The word “devices” is used one time in the letter, referencing the company’s decision to move on from “some newer devices where we didn’t see a path to meaningful returns.” That compares with 10 “devices” mentions in last year’s annual letter.
Return to the office: In case there was any lingering doubt, Jassy makes it clear that the company isn’t backing down from its push to get employees back in the office for at least three days a week starting in May. The Amazon CEO dedicates a section of the letter to this topic, amounting to his own return-to-work manifesto.
This is a portion:
We’ve become convinced that collaborating and inventing is easier and more effective when we’re working together and learning from one another in person.

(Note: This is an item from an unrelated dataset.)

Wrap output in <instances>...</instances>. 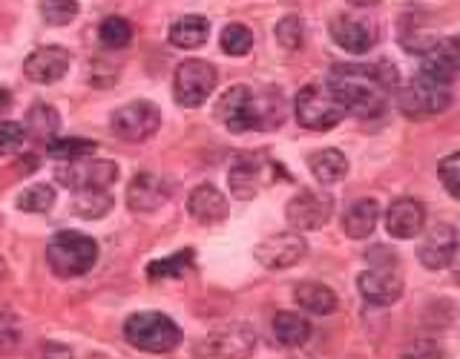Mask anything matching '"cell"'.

The energy and riffing on one another’s ideas happen more freely, and many of the best Amazon inventions have had their breakthrough moments from people staying behind after a meeting and working through ideas on a whiteboard, or continuing the conversation on the walk back from a meeting, or just popping by a teammate’s office later that day with another thought. Invention is often messy. It wanders and meanders and marinates. Serendipitous interactions help it, and there are more of those in-person than virtually. It’s also significantly easier to learn, model, practice, and strengthen our culture when we’re in the office together most of the time and surrounded by our colleagues.
Jassy concludes this section by writing, “Innovation and our unique culture have been incredibly important in our first 29 years as a company, and I expect it will be comparably so in the next 29.”